Work to be completed
Give an exact copy of the lines of the records below, starting at the line containing "class: Mammalia" and running to the end.
================================
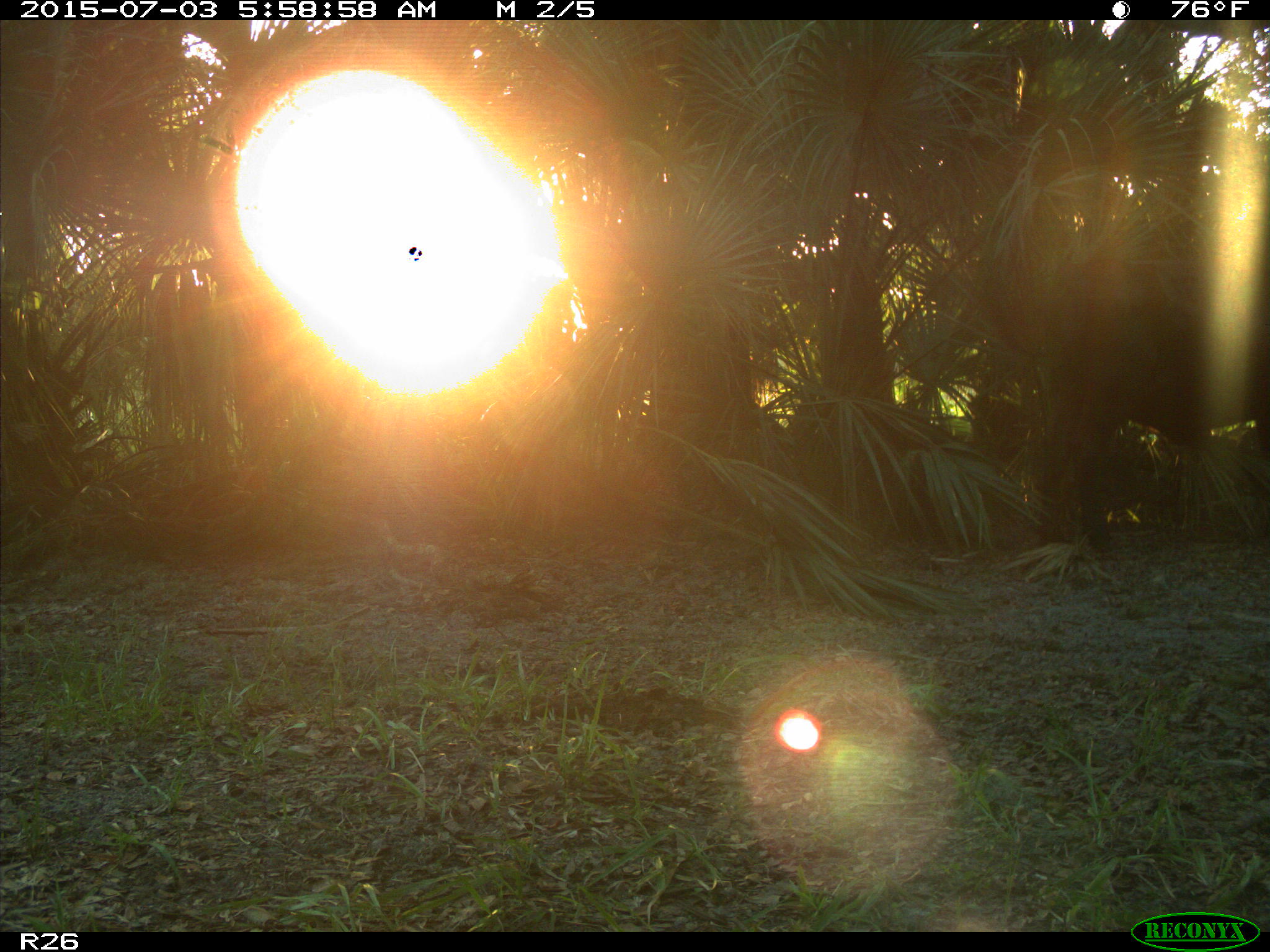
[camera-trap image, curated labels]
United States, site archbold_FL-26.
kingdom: Animalia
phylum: Chordata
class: Mammalia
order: Artiodactyla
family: Bovidae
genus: Bos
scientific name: Bos taurus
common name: domestic cow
================================
Answer below
class: Mammalia
order: Artiodactyla
family: Bovidae
genus: Bos
scientific name: Bos taurus
common name: domestic cow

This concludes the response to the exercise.